What this task involves — As you reproduce every line below, keep it exactly as written and leave out the images.

Exercise material —

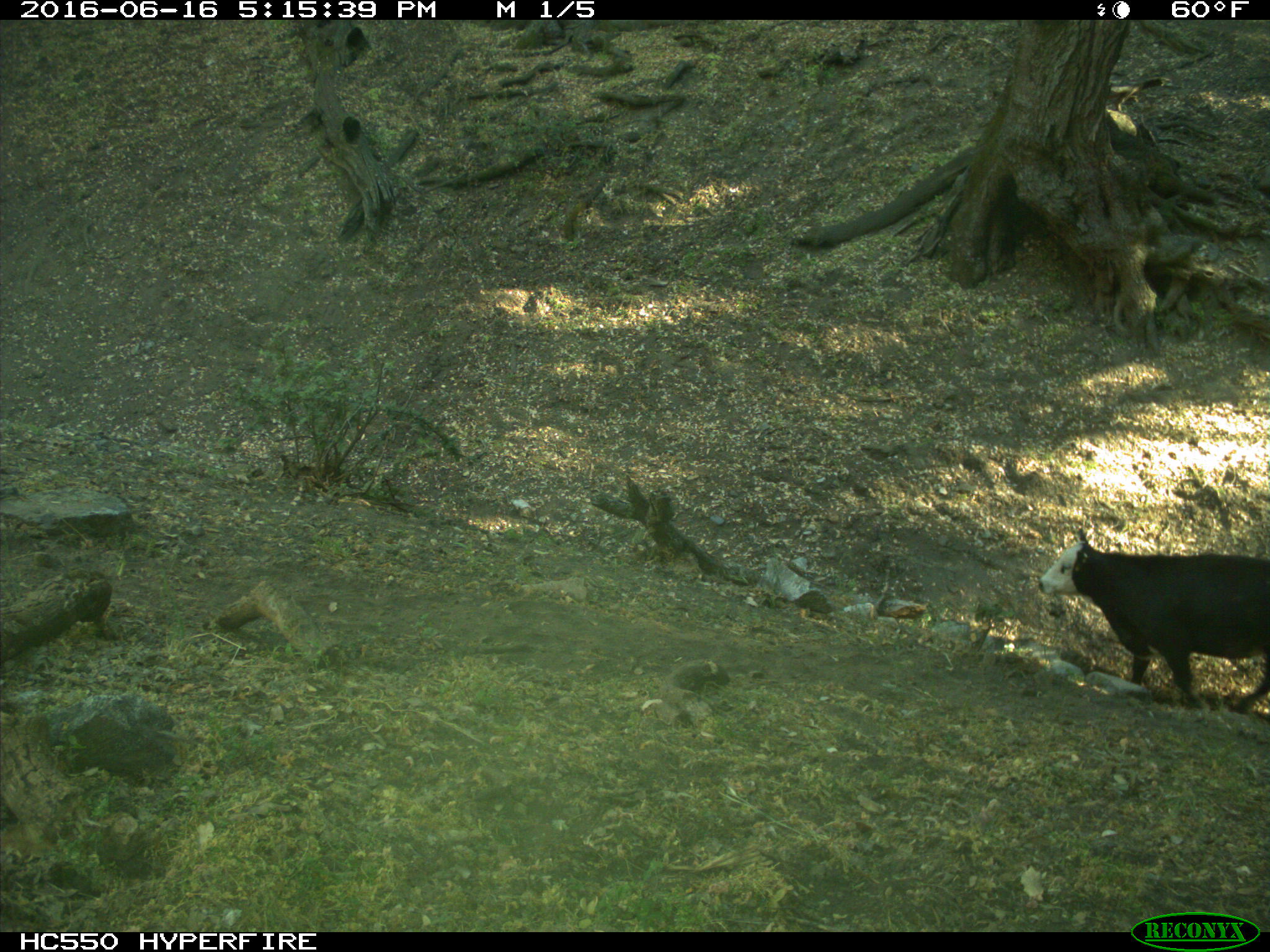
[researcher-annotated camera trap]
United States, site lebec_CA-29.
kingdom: Animalia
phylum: Chordata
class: Mammalia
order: Artiodactyla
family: Bovidae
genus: Bos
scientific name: Bos taurus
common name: domestic cow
Bos taurus (domestic cow).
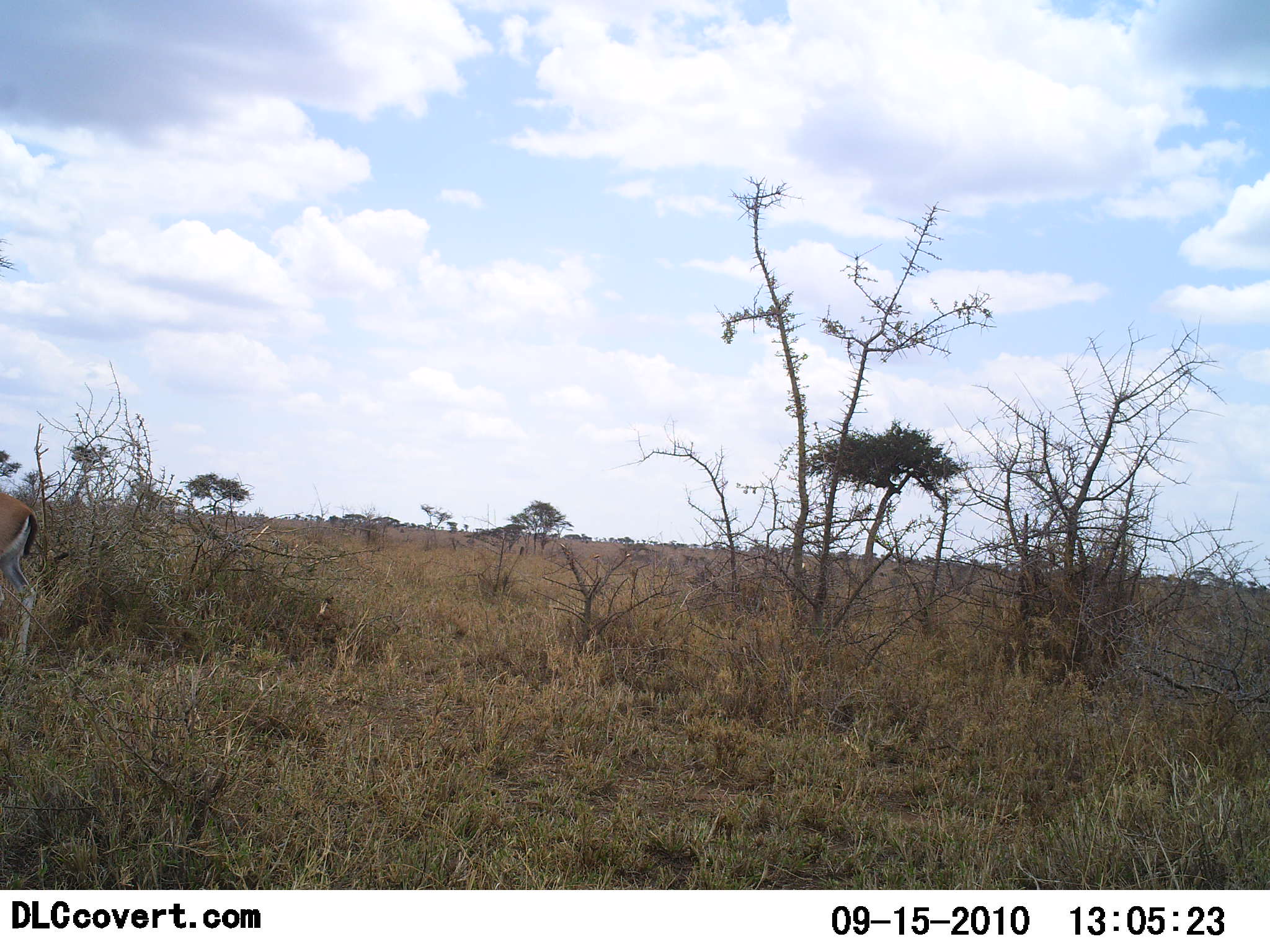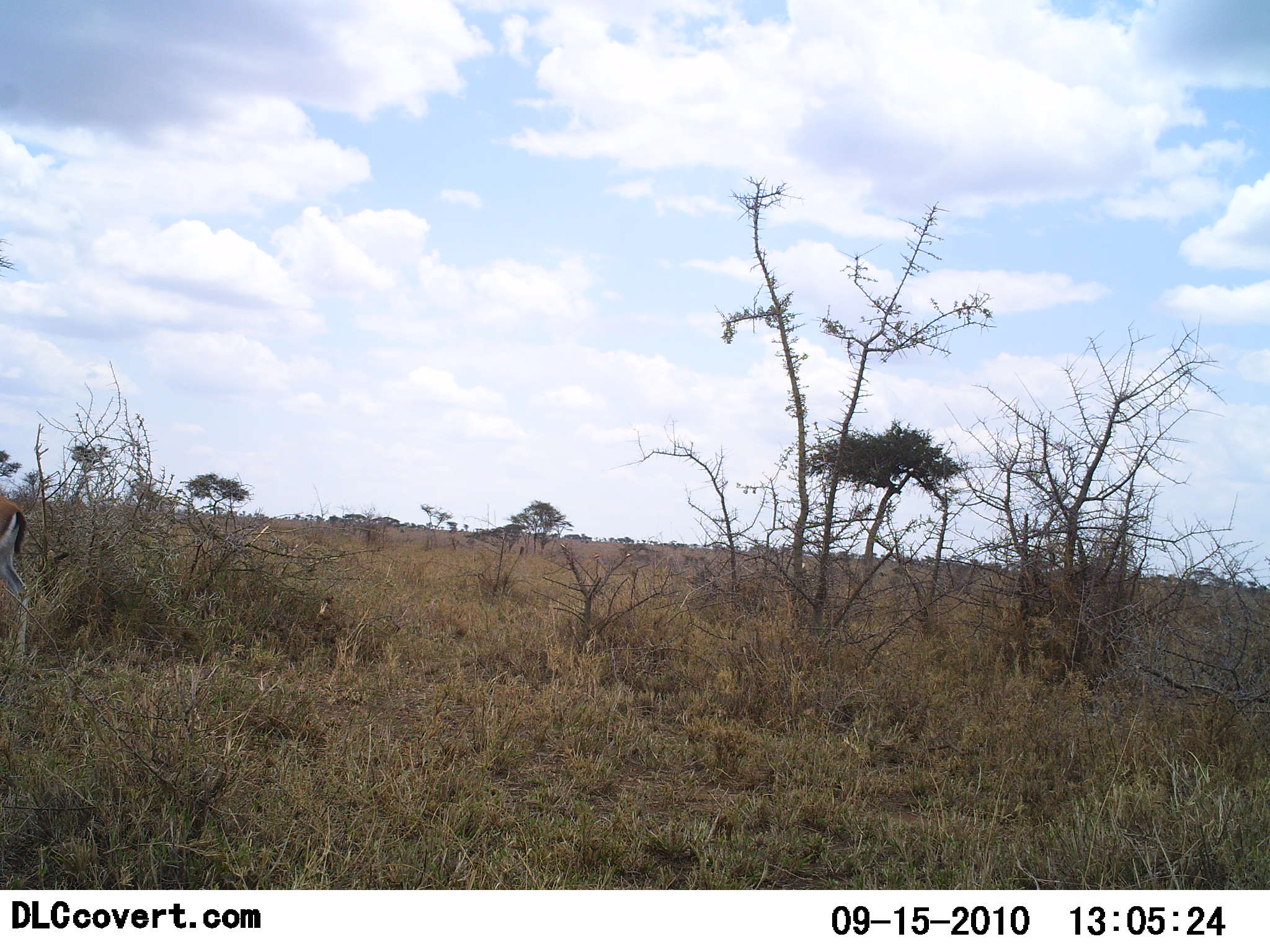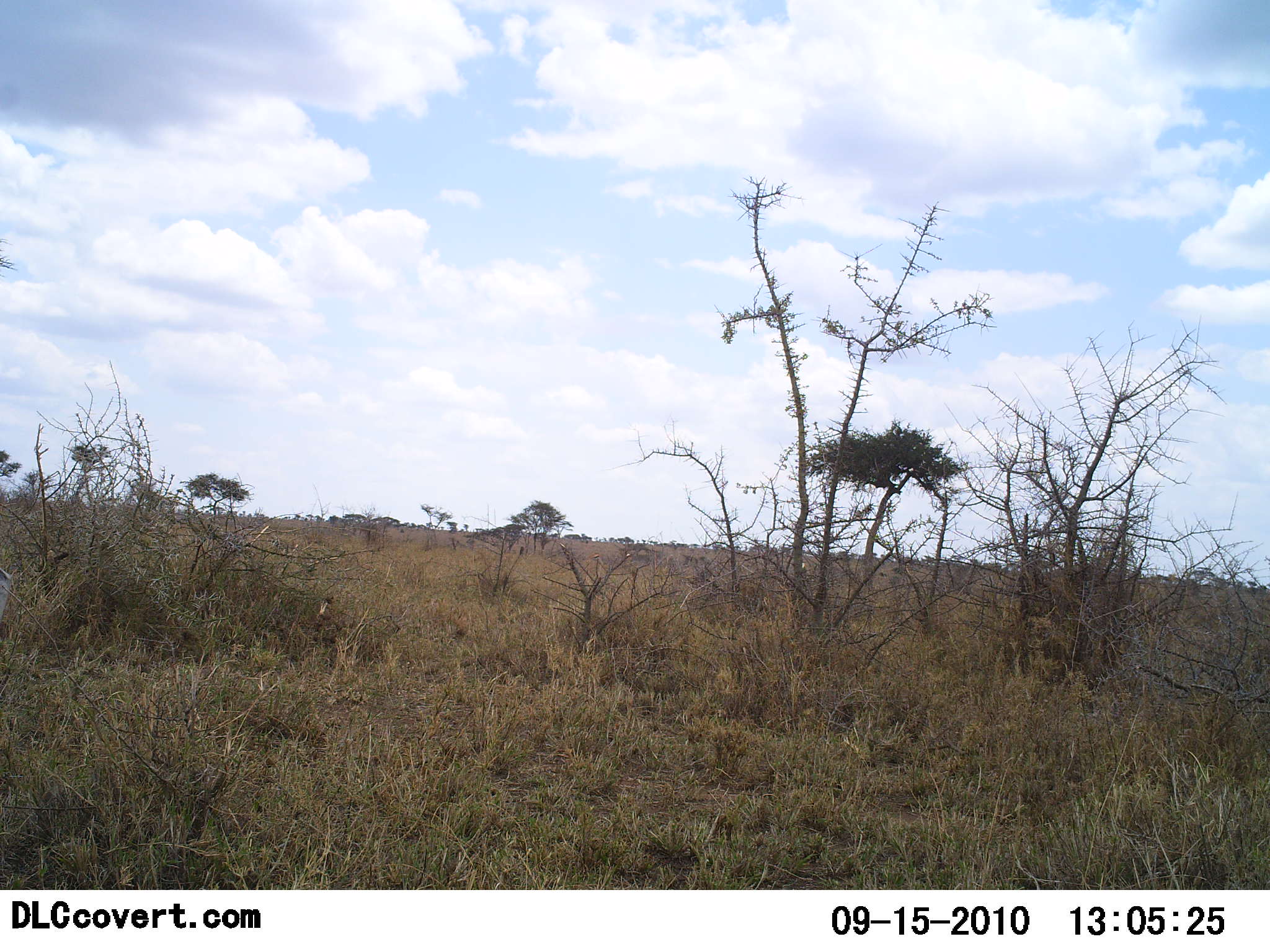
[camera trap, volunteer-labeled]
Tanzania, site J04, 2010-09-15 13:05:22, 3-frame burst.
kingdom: Animalia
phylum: Chordata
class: Mammalia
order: Artiodactyla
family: Bovidae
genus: Eudorcas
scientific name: Eudorcas thomsonii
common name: thomson's gazelle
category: gazellethomsons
Gazellethomsons (thomson's gazelle) (Eudorcas thomsonii), count 1. Behavior (volunteer vote fractions): standing 20%, resting 0%, moving 80%, interacting 0%. Young present (vote fraction): 0%. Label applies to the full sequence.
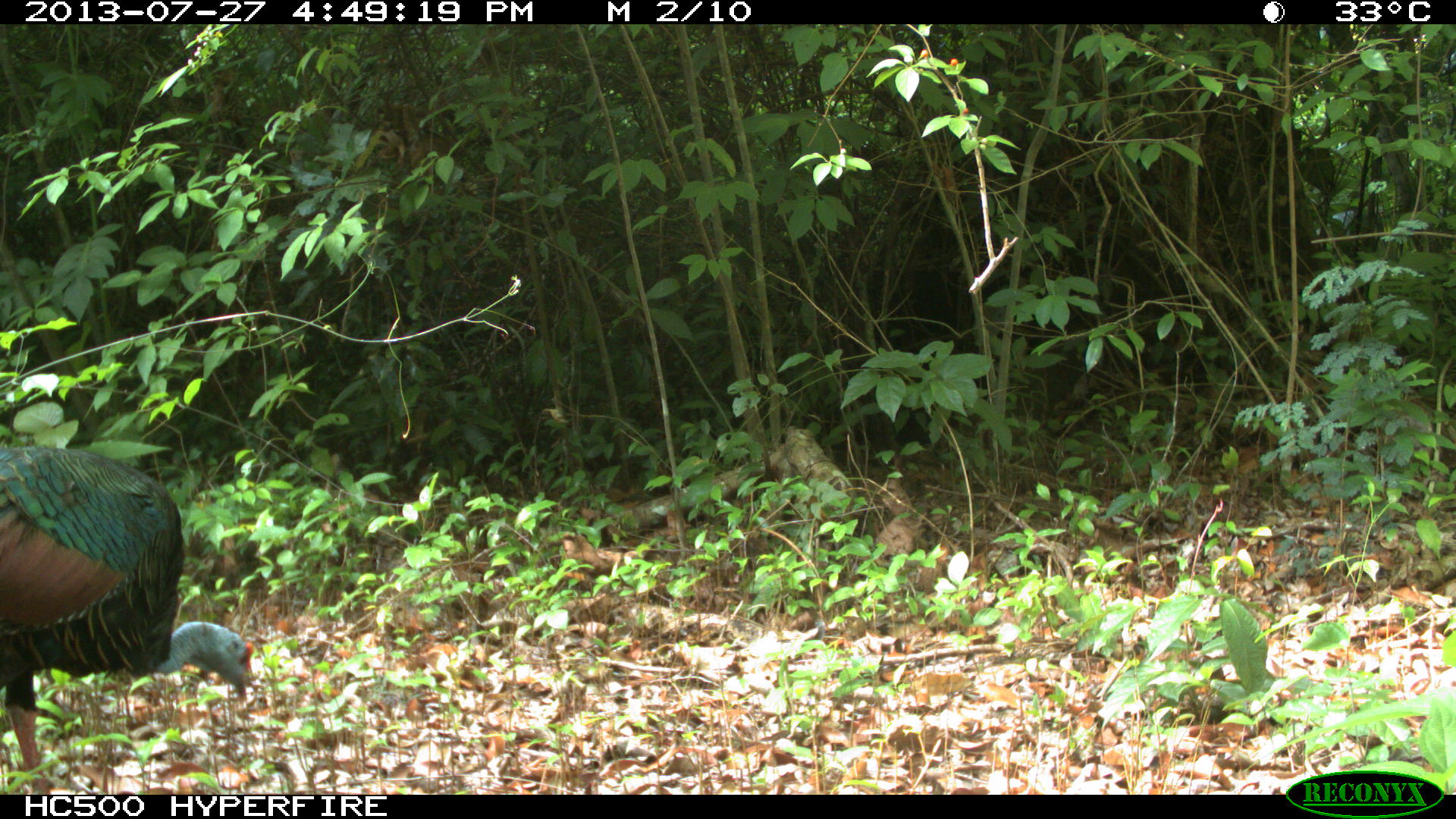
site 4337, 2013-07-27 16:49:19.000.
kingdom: Animalia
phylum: Chordata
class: Aves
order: Galliformes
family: Phasianidae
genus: Meleagris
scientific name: Meleagris ocellata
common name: ocellated turkey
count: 1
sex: male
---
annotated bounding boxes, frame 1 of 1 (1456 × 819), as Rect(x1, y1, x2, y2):
meleagris ocellata: Rect(0, 442, 253, 788)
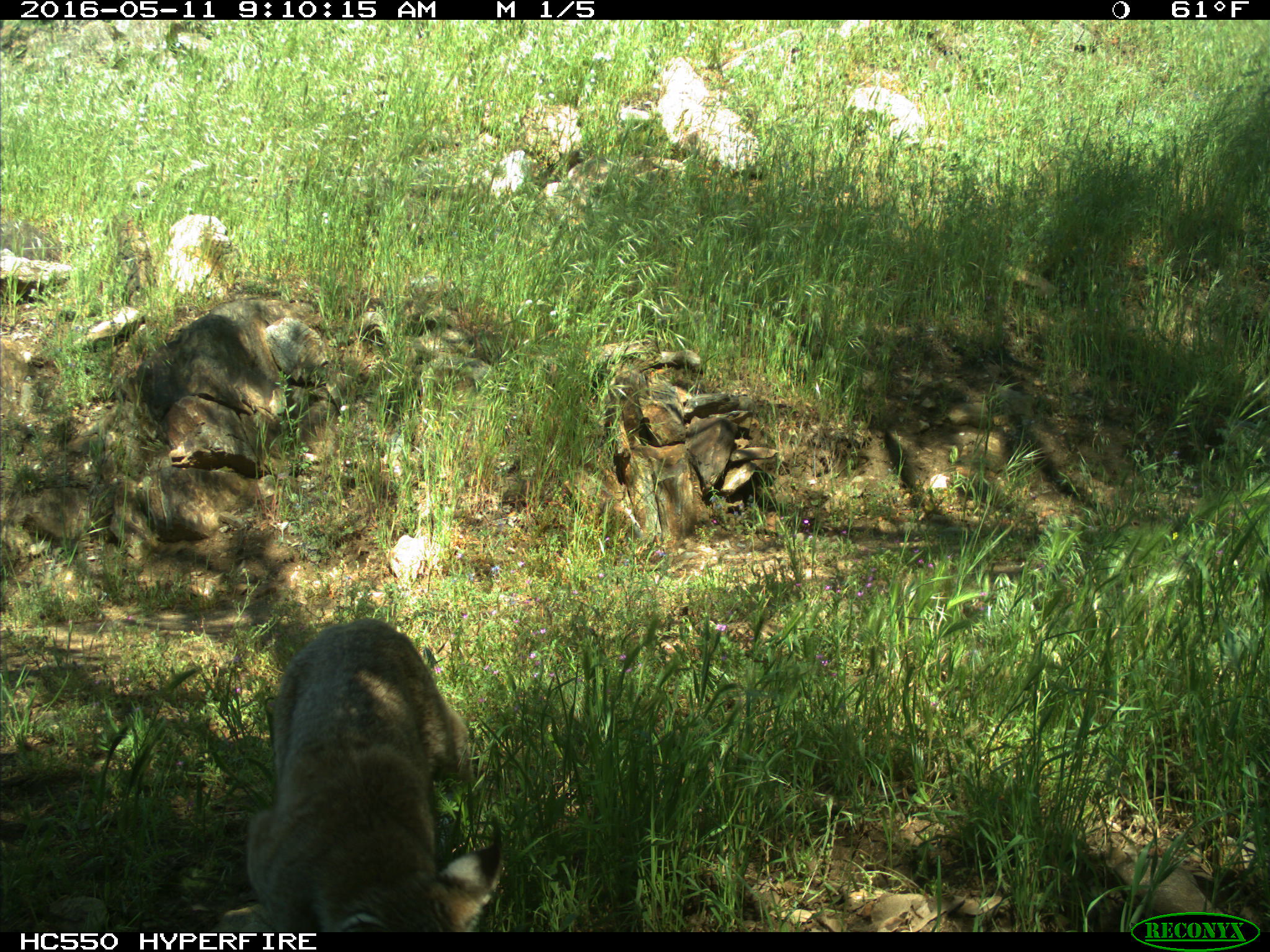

Response for this exercise —
[researcher-annotated camera trap]
United States, site lebec_CA-29.
kingdom: Animalia
phylum: Chordata
class: Mammalia
order: Artiodactyla
family: Bovidae
genus: Bos
scientific name: Bos taurus
common name: domestic cow
Bos taurus (domestic cow).
[camera trap, volunteer-labeled]
Tanzania, site J04, 2010-09-15 13:05:22, 3-frame burst.
kingdom: Animalia
phylum: Chordata
class: Mammalia
order: Artiodactyla
family: Bovidae
genus: Eudorcas
scientific name: Eudorcas thomsonii
common name: thomson's gazelle
category: gazellethomsons
Gazellethomsons (thomson's gazelle) (Eudorcas thomsonii), count 1. Behavior (volunteer vote fractions): standing 20%, resting 0%, moving 80%, interacting 0%. Young present (vote fraction): 0%. Label applies to the full sequence.
site 4337, 2013-07-27 16:49:19.000.
kingdom: Animalia
phylum: Chordata
class: Aves
order: Galliformes
family: Phasianidae
genus: Meleagris
scientific name: Meleagris ocellata
common name: ocellated turkey
count: 1
sex: male
---
annotated bounding boxes, frame 1 of 1 (1456 × 819), as Rect(x1, y1, x2, y2):
meleagris ocellata: Rect(0, 442, 253, 788)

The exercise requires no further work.